**EXERCISE**
From the entries, return every line where the string "https" shows up.

**SUPPLIED DATA**
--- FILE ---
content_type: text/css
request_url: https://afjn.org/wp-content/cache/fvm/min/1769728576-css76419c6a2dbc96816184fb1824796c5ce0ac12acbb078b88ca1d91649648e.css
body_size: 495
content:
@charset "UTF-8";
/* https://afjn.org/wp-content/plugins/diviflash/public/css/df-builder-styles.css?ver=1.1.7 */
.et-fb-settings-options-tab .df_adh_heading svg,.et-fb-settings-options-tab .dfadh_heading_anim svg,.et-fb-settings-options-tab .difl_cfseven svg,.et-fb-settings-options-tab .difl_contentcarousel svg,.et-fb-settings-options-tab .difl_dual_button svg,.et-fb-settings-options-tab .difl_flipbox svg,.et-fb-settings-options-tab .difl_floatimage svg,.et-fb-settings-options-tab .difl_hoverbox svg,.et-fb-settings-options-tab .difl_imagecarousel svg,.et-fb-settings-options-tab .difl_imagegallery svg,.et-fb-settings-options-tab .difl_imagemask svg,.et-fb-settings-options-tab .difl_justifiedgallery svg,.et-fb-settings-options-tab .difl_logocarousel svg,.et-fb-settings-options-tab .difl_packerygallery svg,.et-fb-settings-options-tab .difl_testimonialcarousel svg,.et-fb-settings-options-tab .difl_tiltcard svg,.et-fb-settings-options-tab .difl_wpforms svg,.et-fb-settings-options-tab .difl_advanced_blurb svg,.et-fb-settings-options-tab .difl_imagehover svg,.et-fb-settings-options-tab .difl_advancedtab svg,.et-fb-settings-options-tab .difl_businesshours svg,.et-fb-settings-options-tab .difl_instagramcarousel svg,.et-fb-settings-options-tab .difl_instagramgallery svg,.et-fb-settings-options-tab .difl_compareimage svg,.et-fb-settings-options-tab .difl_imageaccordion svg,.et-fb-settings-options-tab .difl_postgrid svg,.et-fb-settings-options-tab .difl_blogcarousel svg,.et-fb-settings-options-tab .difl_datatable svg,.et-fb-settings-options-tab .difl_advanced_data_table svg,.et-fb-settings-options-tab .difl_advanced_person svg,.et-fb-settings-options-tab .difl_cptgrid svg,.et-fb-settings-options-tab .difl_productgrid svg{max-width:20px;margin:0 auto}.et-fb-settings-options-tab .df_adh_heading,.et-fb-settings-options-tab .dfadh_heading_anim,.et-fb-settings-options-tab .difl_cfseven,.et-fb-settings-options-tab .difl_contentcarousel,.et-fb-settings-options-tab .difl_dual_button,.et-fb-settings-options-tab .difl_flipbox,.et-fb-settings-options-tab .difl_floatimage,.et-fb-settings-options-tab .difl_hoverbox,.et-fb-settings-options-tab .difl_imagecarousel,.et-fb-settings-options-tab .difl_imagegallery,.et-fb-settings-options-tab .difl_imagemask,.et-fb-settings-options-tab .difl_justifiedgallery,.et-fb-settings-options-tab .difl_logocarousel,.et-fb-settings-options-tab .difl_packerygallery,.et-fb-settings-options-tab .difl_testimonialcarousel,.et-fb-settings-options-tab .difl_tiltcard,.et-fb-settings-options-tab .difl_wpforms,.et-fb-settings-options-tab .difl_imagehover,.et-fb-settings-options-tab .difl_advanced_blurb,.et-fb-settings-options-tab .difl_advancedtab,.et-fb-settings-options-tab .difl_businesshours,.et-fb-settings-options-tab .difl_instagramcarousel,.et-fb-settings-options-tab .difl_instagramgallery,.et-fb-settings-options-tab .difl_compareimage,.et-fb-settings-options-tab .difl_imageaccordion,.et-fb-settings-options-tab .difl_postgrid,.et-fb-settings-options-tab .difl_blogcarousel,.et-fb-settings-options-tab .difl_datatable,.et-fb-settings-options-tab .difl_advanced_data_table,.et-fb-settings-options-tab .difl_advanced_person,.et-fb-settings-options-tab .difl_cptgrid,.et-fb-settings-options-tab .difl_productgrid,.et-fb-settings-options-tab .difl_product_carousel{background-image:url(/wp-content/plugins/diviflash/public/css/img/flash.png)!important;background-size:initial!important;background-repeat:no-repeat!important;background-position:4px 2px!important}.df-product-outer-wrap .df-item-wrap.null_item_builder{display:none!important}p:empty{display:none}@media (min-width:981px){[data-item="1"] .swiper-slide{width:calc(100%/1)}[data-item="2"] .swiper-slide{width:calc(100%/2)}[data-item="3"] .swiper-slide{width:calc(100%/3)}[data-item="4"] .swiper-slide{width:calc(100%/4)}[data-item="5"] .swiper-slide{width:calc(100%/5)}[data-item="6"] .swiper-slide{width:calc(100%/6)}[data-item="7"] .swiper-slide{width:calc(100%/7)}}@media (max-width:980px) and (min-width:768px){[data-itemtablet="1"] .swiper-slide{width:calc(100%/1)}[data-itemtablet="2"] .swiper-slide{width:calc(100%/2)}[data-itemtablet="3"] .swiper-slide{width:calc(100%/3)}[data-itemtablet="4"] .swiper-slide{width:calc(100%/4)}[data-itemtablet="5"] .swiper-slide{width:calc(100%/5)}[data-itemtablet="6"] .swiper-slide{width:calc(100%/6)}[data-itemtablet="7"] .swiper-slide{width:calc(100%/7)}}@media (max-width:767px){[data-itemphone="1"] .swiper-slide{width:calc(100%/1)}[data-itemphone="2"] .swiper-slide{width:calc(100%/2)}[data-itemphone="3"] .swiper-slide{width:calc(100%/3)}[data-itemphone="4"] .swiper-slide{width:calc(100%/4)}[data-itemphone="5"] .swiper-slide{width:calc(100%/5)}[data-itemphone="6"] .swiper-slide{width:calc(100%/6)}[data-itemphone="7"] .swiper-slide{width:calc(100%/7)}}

**ANSWER TO THIS EXERCISE**
request_url: https://afjn.org/wp-content/cache/fvm/min/1769728576-css76419c6a2dbc96816184fb1824796c5ce0ac12acbb078b88ca1d91649648e.css
/* https://afjn.org/wp-content/plugins/diviflash/public/css/df-builder-styles.css?ver=1.1.7 */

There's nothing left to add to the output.